Dan Thurret was not having a good day. His database — actually, not his database, but the one he was paid to mollycoddle, nurse along, and dust now and again — was running poorly. His boss was angry. His cat was coughing up furballs of an extraordinary size. And there was a dead man sitting in his chair.
He knew the man was dead because… well, because he was dead. No pulse. An off-grey pallor to his face. No movement. Cold, clammy skin. Dead.
Right now, though, he couldn’t call the police, his mother, a friend, or even a passerby because his boss was on the phone. His angry boss. Even angrier than usual because it was six thirty in the morning and he didn’t like being angry this early in the day.
“The latency on the database is causing us big problems — problems so big, your tiny, tiny mind can’t even comprehend the size of them,” he was saying. “Call yourself a Database Administrator? What kind of DBA lets a database get into this kind of mess?”
“I was going to —”
“What? Scratch the side of your nose and give me excuses about partition sizes, traffic shaping, and performance tuning again? And where on earth have you been? I’ve been calling you since six o’clock.”

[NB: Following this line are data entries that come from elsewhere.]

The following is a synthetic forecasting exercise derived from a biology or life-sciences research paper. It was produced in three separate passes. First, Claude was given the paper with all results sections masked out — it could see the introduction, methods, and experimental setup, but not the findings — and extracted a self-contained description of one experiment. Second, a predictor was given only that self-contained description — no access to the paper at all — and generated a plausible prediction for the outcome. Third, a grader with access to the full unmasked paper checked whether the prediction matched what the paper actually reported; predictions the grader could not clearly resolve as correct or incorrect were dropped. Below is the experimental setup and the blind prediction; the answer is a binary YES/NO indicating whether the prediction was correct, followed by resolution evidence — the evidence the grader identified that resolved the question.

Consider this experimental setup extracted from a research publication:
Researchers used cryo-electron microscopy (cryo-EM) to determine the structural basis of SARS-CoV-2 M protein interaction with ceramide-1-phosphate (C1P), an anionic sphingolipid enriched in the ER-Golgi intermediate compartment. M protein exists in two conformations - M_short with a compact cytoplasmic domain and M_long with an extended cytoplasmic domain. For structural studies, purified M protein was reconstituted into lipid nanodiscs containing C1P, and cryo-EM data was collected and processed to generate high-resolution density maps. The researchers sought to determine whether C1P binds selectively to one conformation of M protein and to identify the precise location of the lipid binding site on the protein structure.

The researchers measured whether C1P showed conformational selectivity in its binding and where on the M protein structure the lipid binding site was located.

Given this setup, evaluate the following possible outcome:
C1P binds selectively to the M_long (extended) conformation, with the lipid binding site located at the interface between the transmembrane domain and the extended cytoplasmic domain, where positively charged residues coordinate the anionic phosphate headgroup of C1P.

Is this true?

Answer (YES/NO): NO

“I was at home, sleeping.”
“Sleeping!” Dan could actually feel his ear drum try to escape from his ear and find a quieter, more relaxing home. “Why are you sleeping when we’re losing customers so fast we can’t even keep count as they run out of the door?”
“I did work until midnight,” he said plaintively.
“What were you doing? Updating your CV? Fix the damn database!” The receiver was slammed down so hard, Dan jumped in fear.
He slumped into his chair and leaped up again. Sitting on the knees of a dead man wasn’t what he needed right now. In fact, a dead man wasn’t what he needed at all. His boss would probably blame him for that, as well.
He looked around in desperation. The desk drawer? Too small. The cupboard by the door? Too obvious. A cardboard box in the corner? Better, but he needed to find a box big enough. Hiding a dead man was harder than it first appeared.
He stopped in his tracks. What was he thinking? He couldn’t just hide a dead man and hope he evaporated. But what other option did he have? Galaxy Life Insurance was literally dying minute by minute. The database was running so slowly that customers were waiting to complete forms online, staff was waiting for reports to run, normal daily tasks were becoming weekly tasks. And he didn’t know why.
His office door crashed open and he looked up quickly. Was it his angry boss, ready to kick him ceremoniously out of the window? Luckily he was on the second floor. He wouldn’t be damaged too much and being out of here — away from the damn database and the puzzling dead man — would be a relief.
“Time We Had a Chat.”
“Good morning, Dan,” said a tall thin man in an overcoat, a fedora, and a remarkably long scarf. He was carrying two paper cups in one hand and a shopping bag in the other. “Sorry about the door — hands full. Coffee?”
Dan took one of the cups. “Er, thanks. Why are you here?”
“It’s time we had a chat. Hope you like sugar. There’s six in there, and in mine. We might need it soon.”
“What for?” Dan said, taking a sip of coffee. It was sweet; very sweet.
“Oh, you know, just in case. I see you’ve met Desmond.”
He moved away from the dead man. “Desmond? That was his name? Poor chap.”
“I got tired of waiting for you, so I went off hunting for coffee and supplies. Desmond said he’d wait here and sort out the problems with the database.”
“Problems? Database?”
“Are all of your sentences so short and non-descriptive? If your coding’s the same, it’s no surprise your database is in such a mess.”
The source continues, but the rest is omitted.